This will probably come back to haunt me if I give the Friday the 13th remake a good review (and when I give The Unborn a middling review that is still more positive than many of my colleagues*), but I like Brad Fuller and Andrew Form, the guys who run Platinum Dunes. For some horror fans their names are killing words, but I liked The Texas Chainsaw Massacre remake (not so much on the prequel), and I have always found them to be exceptionally honest and forthright and devoid of bullshit. And I think they maintain a healthy balance of keeping an eye on the box office (let’s be honest – they’re working in an exploitation genre) while actually trying to make their films the best they can be. They work to balance the commercial elements with the story elements, something that revered icons like Roger Corman could rarely claim.

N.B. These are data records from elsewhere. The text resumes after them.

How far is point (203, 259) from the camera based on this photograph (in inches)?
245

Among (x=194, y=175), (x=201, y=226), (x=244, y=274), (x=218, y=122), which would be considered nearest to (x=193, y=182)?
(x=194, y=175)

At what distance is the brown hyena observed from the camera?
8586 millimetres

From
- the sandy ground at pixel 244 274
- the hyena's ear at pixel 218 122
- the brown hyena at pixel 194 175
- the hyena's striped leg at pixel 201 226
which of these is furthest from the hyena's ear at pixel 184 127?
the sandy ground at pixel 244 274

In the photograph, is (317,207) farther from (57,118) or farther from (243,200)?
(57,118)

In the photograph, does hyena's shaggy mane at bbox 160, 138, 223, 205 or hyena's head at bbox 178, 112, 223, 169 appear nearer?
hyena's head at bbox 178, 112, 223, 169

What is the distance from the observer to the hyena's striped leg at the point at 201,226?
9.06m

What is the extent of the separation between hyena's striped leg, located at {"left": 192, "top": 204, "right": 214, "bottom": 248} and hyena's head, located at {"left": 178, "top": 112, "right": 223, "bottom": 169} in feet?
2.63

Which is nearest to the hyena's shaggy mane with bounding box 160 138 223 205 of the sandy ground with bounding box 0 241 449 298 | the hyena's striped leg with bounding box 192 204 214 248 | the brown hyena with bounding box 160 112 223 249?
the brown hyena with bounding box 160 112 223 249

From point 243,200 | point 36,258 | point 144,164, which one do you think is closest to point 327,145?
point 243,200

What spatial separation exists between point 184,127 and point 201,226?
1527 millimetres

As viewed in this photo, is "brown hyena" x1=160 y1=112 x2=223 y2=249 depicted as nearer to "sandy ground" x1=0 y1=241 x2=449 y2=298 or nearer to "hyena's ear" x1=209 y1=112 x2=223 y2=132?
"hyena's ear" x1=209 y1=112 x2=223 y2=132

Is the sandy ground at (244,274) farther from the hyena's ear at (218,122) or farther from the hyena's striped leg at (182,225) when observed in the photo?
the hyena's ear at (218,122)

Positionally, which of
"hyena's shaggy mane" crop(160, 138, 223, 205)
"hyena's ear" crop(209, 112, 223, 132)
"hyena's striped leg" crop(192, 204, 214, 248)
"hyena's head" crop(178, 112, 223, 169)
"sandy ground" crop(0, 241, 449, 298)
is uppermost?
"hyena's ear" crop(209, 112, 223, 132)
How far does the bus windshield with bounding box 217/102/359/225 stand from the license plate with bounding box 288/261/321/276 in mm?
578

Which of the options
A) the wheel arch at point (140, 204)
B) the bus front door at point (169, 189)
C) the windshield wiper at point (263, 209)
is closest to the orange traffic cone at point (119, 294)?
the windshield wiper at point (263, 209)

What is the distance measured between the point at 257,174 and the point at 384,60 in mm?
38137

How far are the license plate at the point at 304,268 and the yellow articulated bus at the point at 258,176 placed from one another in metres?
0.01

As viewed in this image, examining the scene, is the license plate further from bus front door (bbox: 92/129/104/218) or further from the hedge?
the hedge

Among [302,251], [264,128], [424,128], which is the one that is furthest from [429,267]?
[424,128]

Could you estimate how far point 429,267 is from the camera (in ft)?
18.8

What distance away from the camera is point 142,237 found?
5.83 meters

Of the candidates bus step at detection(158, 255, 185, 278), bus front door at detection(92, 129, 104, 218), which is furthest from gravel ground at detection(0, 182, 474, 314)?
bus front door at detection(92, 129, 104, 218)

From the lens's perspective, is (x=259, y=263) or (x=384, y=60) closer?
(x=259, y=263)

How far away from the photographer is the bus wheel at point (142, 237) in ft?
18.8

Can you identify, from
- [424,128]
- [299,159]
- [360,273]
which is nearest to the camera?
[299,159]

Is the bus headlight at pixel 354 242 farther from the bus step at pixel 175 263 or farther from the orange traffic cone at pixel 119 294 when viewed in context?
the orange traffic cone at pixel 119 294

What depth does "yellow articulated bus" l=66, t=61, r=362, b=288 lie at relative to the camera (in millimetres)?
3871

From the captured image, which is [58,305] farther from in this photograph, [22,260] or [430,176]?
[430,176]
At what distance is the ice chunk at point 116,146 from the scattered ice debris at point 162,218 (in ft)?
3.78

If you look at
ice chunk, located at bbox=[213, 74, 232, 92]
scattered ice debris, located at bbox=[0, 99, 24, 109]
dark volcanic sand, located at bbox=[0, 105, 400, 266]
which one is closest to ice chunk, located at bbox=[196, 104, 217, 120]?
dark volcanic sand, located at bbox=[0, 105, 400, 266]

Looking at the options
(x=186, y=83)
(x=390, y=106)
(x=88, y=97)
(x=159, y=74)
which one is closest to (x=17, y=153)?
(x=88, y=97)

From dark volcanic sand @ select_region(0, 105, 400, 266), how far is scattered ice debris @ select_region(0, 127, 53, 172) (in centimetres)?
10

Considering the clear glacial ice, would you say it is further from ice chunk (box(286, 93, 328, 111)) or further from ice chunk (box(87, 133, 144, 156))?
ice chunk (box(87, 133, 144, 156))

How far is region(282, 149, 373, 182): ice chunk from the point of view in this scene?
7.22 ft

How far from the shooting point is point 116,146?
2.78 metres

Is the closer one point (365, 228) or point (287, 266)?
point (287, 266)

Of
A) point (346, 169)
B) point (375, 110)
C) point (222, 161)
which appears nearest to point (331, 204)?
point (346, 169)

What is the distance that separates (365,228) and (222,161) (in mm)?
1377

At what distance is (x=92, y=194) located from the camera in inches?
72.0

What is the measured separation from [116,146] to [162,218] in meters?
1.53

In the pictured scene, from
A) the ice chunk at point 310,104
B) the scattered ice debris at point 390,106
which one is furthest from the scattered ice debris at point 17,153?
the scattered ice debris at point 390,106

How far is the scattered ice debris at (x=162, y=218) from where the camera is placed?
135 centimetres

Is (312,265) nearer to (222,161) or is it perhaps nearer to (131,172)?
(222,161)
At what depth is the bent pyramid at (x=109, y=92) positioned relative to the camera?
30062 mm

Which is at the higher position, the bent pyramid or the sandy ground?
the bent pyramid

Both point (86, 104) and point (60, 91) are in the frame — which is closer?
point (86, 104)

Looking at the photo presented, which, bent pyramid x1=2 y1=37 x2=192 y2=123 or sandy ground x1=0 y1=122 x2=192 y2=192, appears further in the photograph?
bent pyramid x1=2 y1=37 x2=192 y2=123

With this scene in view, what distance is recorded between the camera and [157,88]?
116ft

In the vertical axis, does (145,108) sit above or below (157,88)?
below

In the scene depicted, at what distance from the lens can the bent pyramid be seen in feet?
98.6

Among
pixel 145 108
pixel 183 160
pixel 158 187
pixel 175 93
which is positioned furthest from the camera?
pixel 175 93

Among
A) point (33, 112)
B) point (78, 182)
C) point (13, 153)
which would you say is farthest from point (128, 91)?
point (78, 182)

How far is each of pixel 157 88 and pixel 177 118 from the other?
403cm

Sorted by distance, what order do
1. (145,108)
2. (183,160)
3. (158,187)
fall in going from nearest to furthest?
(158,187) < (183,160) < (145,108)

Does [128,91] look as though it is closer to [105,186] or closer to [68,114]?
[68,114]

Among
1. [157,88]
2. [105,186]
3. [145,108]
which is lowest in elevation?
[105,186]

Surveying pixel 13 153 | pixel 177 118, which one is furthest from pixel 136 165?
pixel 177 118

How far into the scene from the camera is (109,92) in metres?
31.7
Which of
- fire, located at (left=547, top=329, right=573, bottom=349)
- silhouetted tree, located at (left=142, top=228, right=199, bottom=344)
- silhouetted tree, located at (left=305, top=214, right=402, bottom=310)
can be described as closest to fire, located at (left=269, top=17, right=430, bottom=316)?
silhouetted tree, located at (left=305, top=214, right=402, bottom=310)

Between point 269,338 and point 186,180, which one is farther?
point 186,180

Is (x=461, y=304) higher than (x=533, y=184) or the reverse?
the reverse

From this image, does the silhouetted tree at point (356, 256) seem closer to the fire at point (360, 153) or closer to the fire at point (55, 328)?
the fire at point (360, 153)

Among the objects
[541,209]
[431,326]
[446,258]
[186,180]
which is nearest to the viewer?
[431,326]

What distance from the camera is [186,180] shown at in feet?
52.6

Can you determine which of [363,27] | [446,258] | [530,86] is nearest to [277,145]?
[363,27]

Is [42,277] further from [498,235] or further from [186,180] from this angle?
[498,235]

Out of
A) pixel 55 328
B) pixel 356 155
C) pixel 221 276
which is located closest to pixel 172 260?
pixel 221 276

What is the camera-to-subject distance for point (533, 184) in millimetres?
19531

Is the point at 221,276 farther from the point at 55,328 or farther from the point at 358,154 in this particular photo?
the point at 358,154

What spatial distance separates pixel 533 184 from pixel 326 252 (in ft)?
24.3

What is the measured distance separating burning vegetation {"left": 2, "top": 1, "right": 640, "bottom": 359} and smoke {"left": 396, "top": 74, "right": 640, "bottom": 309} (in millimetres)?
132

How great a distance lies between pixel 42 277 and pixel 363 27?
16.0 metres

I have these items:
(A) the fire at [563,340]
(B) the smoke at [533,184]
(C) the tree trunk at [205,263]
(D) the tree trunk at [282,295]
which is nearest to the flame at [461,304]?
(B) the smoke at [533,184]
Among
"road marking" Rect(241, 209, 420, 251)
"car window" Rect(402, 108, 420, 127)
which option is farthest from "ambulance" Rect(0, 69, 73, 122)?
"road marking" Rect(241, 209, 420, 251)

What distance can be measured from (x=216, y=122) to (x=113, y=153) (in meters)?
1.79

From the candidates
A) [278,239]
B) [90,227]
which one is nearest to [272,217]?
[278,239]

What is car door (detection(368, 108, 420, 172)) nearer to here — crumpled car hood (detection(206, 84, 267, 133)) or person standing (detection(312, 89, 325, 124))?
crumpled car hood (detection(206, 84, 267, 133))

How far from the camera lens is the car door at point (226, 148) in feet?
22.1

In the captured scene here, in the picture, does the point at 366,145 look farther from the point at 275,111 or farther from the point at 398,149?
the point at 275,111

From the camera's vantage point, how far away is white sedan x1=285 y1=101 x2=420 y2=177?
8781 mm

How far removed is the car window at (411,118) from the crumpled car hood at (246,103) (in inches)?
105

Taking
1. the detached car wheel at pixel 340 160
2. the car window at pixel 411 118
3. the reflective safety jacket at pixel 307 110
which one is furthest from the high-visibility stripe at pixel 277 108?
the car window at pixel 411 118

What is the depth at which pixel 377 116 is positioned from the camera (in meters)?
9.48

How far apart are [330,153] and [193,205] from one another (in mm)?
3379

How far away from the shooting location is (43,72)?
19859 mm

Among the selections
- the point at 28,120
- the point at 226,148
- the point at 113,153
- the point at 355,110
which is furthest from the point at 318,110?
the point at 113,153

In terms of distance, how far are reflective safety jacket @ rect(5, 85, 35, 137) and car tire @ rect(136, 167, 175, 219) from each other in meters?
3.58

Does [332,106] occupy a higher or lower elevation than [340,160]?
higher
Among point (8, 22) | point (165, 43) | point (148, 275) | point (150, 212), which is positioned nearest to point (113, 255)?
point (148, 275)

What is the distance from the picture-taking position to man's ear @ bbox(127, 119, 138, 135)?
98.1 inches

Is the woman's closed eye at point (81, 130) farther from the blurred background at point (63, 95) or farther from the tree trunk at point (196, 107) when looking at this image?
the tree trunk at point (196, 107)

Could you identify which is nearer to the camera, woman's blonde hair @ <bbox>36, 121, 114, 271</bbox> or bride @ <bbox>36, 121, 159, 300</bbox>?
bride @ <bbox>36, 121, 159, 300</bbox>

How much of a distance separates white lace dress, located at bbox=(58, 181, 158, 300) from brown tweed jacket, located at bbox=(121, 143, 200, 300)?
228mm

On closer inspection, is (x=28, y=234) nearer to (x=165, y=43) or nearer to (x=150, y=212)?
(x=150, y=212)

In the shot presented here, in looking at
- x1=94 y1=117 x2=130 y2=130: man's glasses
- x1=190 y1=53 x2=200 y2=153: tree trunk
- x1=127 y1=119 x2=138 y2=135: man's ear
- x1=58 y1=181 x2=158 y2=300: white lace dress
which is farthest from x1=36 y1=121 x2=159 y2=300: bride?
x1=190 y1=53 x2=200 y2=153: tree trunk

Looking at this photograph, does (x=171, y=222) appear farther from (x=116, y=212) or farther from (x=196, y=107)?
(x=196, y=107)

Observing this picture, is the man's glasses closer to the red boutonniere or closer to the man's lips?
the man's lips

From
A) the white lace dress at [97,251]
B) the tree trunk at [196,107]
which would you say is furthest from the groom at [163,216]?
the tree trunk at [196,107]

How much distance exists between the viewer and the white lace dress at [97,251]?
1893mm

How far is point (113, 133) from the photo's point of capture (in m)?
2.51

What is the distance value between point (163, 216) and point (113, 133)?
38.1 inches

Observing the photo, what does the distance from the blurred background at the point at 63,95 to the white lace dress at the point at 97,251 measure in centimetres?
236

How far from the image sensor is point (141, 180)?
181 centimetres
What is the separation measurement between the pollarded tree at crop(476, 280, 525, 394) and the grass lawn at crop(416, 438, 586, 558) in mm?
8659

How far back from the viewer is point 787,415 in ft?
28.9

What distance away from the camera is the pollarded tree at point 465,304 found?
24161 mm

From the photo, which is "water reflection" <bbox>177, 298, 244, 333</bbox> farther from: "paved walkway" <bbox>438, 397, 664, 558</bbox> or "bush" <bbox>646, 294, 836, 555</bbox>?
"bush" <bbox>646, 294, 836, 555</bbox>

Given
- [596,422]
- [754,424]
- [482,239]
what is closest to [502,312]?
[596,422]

That need to balance is why they dropped the Near Dark remake – they were open about the fact that, commercially, they would be seen as aping Twilight. The time wasn’t right. On the other hand the need to get the story right is why they’ve been working on a Friday the 13th reboot for so very, very long (CHUD’s own Mark Wheaton was involved with them in breaking a story years ago, a development timeline that exceeds any of the sequels by a huge multiplier). Now they’re dropping their Rosemary’s Baby remake because they just couldn’t crack the story.

Fuller tells Collider (via JoBlo): “We went down that road and we even talked to the best writers in town and it feels like it might not be do-able. We couldn’t’ come up with something where it felt like it was relevant and we could add something to it other than what it was so we’re now not going to be doing that film.”

This doesn’t mean they’ll never do it, but it does mean that they looked at the property and decided that they didn’t want to just shove an inferior project out there to capitalize on the name recognition. Yeah, they could win the weekend, but they wouldn’t have a movie they could stand behind.

* I am a real sucker for cool monsters.